BEGIN Source material
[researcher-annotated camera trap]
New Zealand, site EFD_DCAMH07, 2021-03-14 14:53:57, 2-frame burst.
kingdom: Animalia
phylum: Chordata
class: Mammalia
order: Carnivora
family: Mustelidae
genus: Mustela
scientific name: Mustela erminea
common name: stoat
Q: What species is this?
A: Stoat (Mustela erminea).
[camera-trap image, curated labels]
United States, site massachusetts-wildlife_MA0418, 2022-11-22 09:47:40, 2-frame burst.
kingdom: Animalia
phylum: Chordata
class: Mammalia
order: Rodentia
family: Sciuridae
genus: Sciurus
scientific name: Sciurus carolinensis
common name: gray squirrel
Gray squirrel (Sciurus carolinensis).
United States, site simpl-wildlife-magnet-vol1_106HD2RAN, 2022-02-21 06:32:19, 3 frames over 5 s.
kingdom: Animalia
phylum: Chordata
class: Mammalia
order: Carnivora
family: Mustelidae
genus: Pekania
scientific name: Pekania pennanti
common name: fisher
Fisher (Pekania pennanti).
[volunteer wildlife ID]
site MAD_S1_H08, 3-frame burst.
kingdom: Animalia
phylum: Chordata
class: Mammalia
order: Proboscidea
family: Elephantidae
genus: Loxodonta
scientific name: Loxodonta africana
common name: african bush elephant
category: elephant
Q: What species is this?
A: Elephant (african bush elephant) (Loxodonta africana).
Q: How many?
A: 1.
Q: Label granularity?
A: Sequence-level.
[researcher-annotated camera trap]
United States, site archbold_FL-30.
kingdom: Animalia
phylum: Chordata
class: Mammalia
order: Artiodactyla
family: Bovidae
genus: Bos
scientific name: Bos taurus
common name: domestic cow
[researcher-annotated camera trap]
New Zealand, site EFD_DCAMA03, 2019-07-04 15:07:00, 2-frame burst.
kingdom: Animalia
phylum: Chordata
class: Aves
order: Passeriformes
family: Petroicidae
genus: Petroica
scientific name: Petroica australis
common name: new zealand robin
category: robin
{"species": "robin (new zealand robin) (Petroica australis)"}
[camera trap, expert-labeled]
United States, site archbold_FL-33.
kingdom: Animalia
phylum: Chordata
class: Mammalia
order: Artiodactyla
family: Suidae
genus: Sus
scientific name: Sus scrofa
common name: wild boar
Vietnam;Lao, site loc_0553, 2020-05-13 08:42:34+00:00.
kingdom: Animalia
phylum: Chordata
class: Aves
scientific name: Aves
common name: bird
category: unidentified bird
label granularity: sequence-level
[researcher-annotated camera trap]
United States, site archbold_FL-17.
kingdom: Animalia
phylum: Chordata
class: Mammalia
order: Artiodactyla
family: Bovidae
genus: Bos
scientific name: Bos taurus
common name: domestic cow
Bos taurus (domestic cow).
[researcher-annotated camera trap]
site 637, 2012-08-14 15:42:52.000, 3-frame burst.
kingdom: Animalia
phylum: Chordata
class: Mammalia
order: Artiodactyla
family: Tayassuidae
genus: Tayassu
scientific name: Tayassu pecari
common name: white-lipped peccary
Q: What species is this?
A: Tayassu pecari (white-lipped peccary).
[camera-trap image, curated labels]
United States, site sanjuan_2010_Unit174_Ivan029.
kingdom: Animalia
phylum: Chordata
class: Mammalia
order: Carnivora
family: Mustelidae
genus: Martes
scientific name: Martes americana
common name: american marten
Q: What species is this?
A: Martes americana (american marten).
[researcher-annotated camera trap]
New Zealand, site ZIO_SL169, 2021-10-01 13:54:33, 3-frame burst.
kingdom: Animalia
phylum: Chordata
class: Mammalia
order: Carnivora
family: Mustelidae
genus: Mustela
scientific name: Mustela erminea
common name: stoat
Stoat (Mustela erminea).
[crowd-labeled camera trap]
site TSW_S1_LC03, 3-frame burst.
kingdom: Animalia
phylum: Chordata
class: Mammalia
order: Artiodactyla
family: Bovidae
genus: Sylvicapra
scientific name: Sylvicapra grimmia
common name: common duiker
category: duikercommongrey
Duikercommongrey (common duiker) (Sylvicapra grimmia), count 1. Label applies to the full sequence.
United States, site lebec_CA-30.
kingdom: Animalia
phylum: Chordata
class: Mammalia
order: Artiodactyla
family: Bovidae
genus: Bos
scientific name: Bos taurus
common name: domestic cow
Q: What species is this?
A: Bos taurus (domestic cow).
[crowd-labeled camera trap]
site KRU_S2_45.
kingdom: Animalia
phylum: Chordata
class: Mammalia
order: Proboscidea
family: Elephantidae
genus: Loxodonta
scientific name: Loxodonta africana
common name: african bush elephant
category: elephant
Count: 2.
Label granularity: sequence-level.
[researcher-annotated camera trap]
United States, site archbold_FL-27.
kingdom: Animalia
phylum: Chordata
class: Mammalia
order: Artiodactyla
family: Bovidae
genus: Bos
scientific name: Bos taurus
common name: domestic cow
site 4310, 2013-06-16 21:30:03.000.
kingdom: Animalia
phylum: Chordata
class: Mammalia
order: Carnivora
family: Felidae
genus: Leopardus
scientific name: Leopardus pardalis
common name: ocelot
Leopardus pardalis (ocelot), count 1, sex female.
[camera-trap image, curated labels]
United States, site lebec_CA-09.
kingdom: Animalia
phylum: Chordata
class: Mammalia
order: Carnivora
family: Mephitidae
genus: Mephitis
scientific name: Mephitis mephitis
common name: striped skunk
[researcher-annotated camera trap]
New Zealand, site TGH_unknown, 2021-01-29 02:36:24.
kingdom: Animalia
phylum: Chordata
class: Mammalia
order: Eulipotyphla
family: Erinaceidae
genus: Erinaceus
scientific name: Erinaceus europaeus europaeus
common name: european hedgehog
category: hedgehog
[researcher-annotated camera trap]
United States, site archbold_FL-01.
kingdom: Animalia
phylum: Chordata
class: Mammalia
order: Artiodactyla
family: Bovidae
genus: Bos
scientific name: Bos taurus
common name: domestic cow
END Source material
Activity – Repeat all the entries above without altering anything.

Output of the task –
[researcher-annotated camera trap]
New Zealand, site EFD_DCAMH07, 2021-03-14 14:53:57, 2-frame burst.
kingdom: Animalia
phylum: Chordata
class: Mammalia
order: Carnivora
family: Mustelidae
genus: Mustela
scientific name: Mustela erminea
common name: stoat
Q: What species is this?
A: Stoat (Mustela erminea).
[camera-trap image, curated labels]
United States, site massachusetts-wildlife_MA0418, 2022-11-22 09:47:40, 2-frame burst.
kingdom: Animalia
phylum: Chordata
class: Mammalia
order: Rodentia
family: Sciuridae
genus: Sciurus
scientific name: Sciurus carolinensis
common name: gray squirrel
Gray squirrel (Sciurus carolinensis).
United States, site simpl-wildlife-magnet-vol1_106HD2RAN, 2022-02-21 06:32:19, 3 frames over 5 s.
kingdom: Animalia
phylum: Chordata
class: Mammalia
order: Carnivora
family: Mustelidae
genus: Pekania
scientific name: Pekania pennanti
common name: fisher
Fisher (Pekania pennanti).
[volunteer wildlife ID]
site MAD_S1_H08, 3-frame burst.
kingdom: Animalia
phylum: Chordata
class: Mammalia
order: Proboscidea
family: Elephantidae
genus: Loxodonta
scientific name: Loxodonta africana
common name: african bush elephant
category: elephant
Q: What species is this?
A: Elephant (african bush elephant) (Loxodonta africana).
Q: How many?
A: 1.
Q: Label granularity?
A: Sequence-level.
[researcher-annotated camera trap]
United States, site archbold_FL-30.
kingdom: Animalia
phylum: Chordata
class: Mammalia
order: Artiodactyla
family: Bovidae
genus: Bos
scientific name: Bos taurus
common name: domestic cow
[researcher-annotated camera trap]
New Zealand, site EFD_DCAMA03, 2019-07-04 15:07:00, 2-frame burst.
kingdom: Animalia
phylum: Chordata
class: Aves
order: Passeriformes
family: Petroicidae
genus: Petroica
scientific name: Petroica australis
common name: new zealand robin
category: robin
{"species": "robin (new zealand robin) (Petroica australis)"}
[camera trap, expert-labeled]
United States, site archbold_FL-33.
kingdom: Animalia
phylum: Chordata
class: Mammalia
order: Artiodactyla
family: Suidae
genus: Sus
scientific name: Sus scrofa
common name: wild boar
Vietnam;Lao, site loc_0553, 2020-05-13 08:42:34+00:00.
kingdom: Animalia
phylum: Chordata
class: Aves
scientific name: Aves
common name: bird
category: unidentified bird
label granularity: sequence-level
[researcher-annotated camera trap]
United States, site archbold_FL-17.
kingdom: Animalia
phylum: Chordata
class: Mammalia
order: Artiodactyla
family: Bovidae
genus: Bos
scientific name: Bos taurus
common name: domestic cow
Bos taurus (domestic cow).
[researcher-annotated camera trap]
site 637, 2012-08-14 15:42:52.000, 3-frame burst.
kingdom: Animalia
phylum: Chordata
class: Mammalia
order: Artiodactyla
family: Tayassuidae
genus: Tayassu
scientific name: Tayassu pecari
common name: white-lipped peccary
Q: What species is this?
A: Tayassu pecari (white-lipped peccary).
[camera-trap image, curated labels]
United States, site sanjuan_2010_Unit174_Ivan029.
kingdom: Animalia
phylum: Chordata
class: Mammalia
order: Carnivora
family: Mustelidae
genus: Martes
scientific name: Martes americana
common name: american marten
Q: What species is this?
A: Martes americana (american marten).
[researcher-annotated camera trap]
New Zealand, site ZIO_SL169, 2021-10-01 13:54:33, 3-frame burst.
kingdom: Animalia
phylum: Chordata
class: Mammalia
order: Carnivora
family: Mustelidae
genus: Mustela
scientific name: Mustela erminea
common name: stoat
Stoat (Mustela erminea).
[crowd-labeled camera trap]
site TSW_S1_LC03, 3-frame burst.
kingdom: Animalia
phylum: Chordata
class: Mammalia
order: Artiodactyla
family: Bovidae
genus: Sylvicapra
scientific name: Sylvicapra grimmia
common name: common duiker
category: duikercommongrey
Duikercommongrey (common duiker) (Sylvicapra grimmia), count 1. Label applies to the full sequence.
United States, site lebec_CA-30.
kingdom: Animalia
phylum: Chordata
class: Mammalia
order: Artiodactyla
family: Bovidae
genus: Bos
scientific name: Bos taurus
common name: domestic cow
Q: What species is this?
A: Bos taurus (domestic cow).
[crowd-labeled camera trap]
site KRU_S2_45.
kingdom: Animalia
phylum: Chordata
class: Mammalia
order: Proboscidea
family: Elephantidae
genus: Loxodonta
scientific name: Loxodonta africana
common name: african bush elephant
category: elephant
Count: 2.
Label granularity: sequence-level.
[researcher-annotated camera trap]
United States, site archbold_FL-27.
kingdom: Animalia
phylum: Chordata
class: Mammalia
order: Artiodactyla
family: Bovidae
genus: Bos
scientific name: Bos taurus
common name: domestic cow
site 4310, 2013-06-16 21:30:03.000.
kingdom: Animalia
phylum: Chordata
class: Mammalia
order: Carnivora
family: Felidae
genus: Leopardus
scientific name: Leopardus pardalis
common name: ocelot
Leopardus pardalis (ocelot), count 1, sex female.
[camera-trap image, curated labels]
United States, site lebec_CA-09.
kingdom: Animalia
phylum: Chordata
class: Mammalia
order: Carnivora
family: Mephitidae
genus: Mephitis
scientific name: Mephitis mephitis
common name: striped skunk
[researcher-annotated camera trap]
New Zealand, site TGH_unknown, 2021-01-29 02:36:24.
kingdom: Animalia
phylum: Chordata
class: Mammalia
order: Eulipotyphla
family: Erinaceidae
genus: Erinaceus
scientific name: Erinaceus europaeus europaeus
common name: european hedgehog
category: hedgehog
[researcher-annotated camera trap]
United States, site archbold_FL-01.
kingdom: Animalia
phylum: Chordata
class: Mammalia
order: Artiodactyla
family: Bovidae
genus: Bos
scientific name: Bos taurus
common name: domestic cow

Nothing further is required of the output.